## What is being asked
Write down all of the data below word for word, leaving out the pictures.

## Stored data
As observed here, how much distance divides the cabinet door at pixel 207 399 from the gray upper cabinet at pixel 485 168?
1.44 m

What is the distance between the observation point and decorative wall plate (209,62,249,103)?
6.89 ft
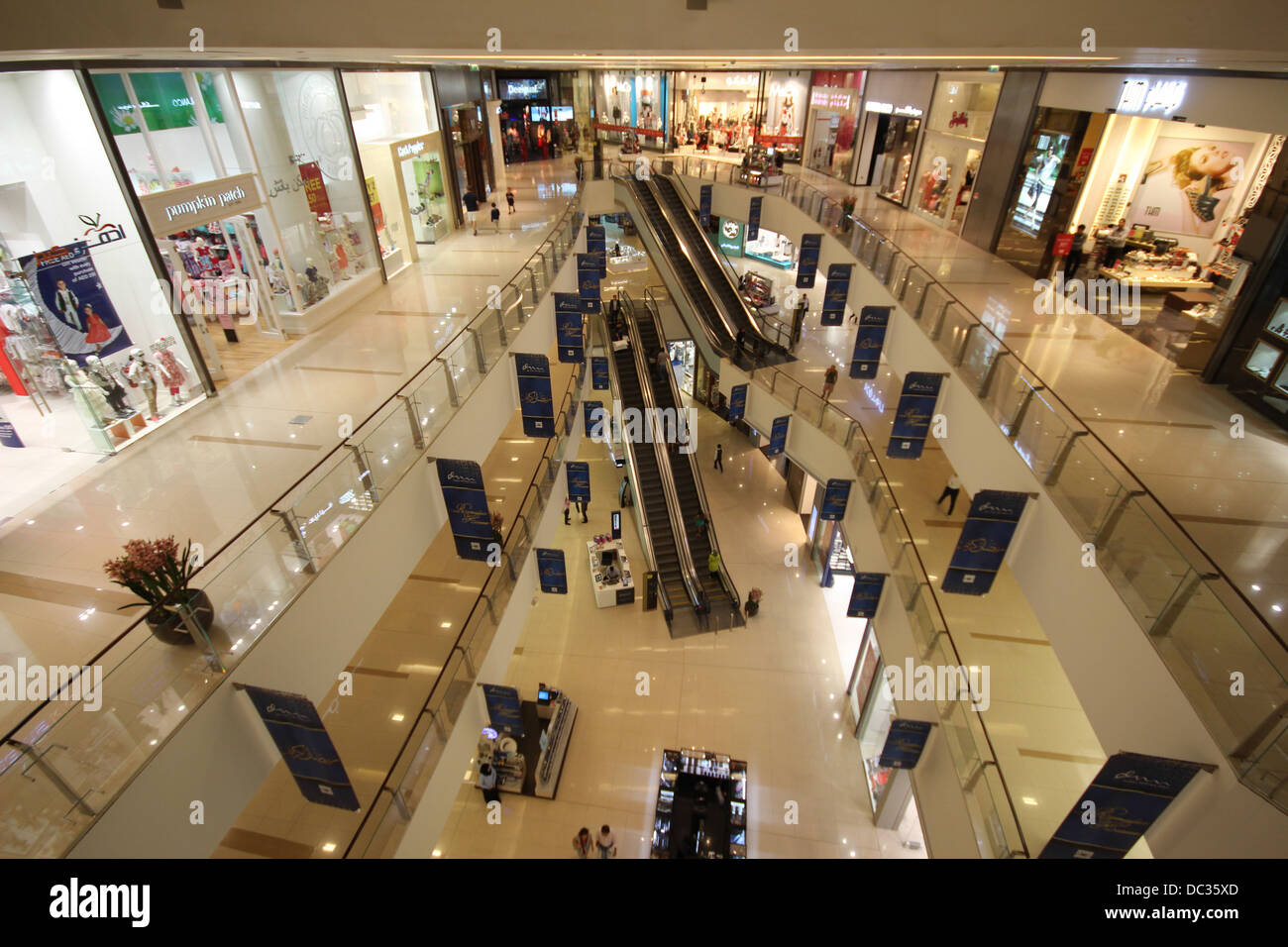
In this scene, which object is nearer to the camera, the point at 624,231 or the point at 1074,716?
the point at 1074,716

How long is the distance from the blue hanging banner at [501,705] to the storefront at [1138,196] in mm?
10388

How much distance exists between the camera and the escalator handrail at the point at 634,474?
12320mm

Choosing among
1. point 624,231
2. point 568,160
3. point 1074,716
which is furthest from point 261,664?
point 568,160

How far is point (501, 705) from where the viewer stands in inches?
256

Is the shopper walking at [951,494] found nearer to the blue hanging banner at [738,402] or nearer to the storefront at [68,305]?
the blue hanging banner at [738,402]

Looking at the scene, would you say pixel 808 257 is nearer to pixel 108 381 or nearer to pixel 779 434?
pixel 779 434

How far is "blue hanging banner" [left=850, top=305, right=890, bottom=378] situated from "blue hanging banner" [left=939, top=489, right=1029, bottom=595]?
195 inches

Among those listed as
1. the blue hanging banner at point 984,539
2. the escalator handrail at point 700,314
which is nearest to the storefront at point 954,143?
the escalator handrail at point 700,314

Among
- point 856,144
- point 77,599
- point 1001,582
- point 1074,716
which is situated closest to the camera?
point 77,599

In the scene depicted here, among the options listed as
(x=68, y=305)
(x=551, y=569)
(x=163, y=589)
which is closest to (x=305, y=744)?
(x=163, y=589)

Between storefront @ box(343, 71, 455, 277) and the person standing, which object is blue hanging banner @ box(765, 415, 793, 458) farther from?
the person standing

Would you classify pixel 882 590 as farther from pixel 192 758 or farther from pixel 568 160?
pixel 568 160

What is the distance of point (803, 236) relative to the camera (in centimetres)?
1420
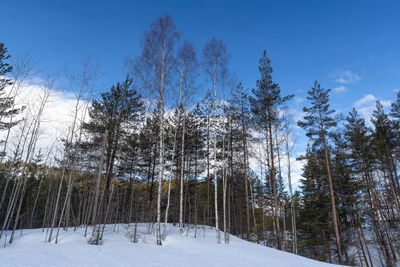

## Answer to the problem
As observed here, how much distance divides the cabinet door at pixel 207 399 from the gray upper cabinet at pixel 485 168?
1.44 m

What is the distance between the observation point and decorative wall plate (209,62,249,103)?
6.89 ft
In this scene, which object is nearer to the camera, the point at 624,231 or the point at 1074,716?
the point at 1074,716

How long is the distance from the blue hanging banner at [501,705] to the storefront at [1138,196] in mm?
10388

How much distance exists between the camera and the escalator handrail at the point at 634,474?
12320mm

Choosing among
1. point 624,231
2. point 568,160
3. point 1074,716
which is furthest from point 261,664?
point 568,160

How far is point (501, 705) from where the viewer stands in inches?
256

Is the shopper walking at [951,494] found nearer to the blue hanging banner at [738,402] or nearer to the storefront at [68,305]?
the blue hanging banner at [738,402]

Looking at the scene, would you say pixel 808 257 is nearer to pixel 108 381 or nearer to pixel 779 434?
pixel 779 434

How far is "blue hanging banner" [left=850, top=305, right=890, bottom=378] situated from "blue hanging banner" [left=939, top=489, right=1029, bottom=595]?
195 inches

Among those listed as
1. the blue hanging banner at point 984,539
2. the escalator handrail at point 700,314
which is nearest to the storefront at point 954,143?
the escalator handrail at point 700,314

Among
- point 856,144
- point 77,599
- point 1001,582
- point 1074,716
which is situated closest to the camera?
point 77,599

In the scene depicted here, among the options listed as
(x=68, y=305)
(x=551, y=569)
(x=163, y=589)
which is closest to (x=305, y=744)?
(x=163, y=589)

Between storefront @ box(343, 71, 455, 277) and the person standing, which object is blue hanging banner @ box(765, 415, 793, 458) farther from?
the person standing

Would you classify pixel 882 590 as farther from pixel 192 758 or farther from pixel 568 160?
pixel 568 160

What is the distance of point (803, 236) relative to the camera (in centimetres)?
1420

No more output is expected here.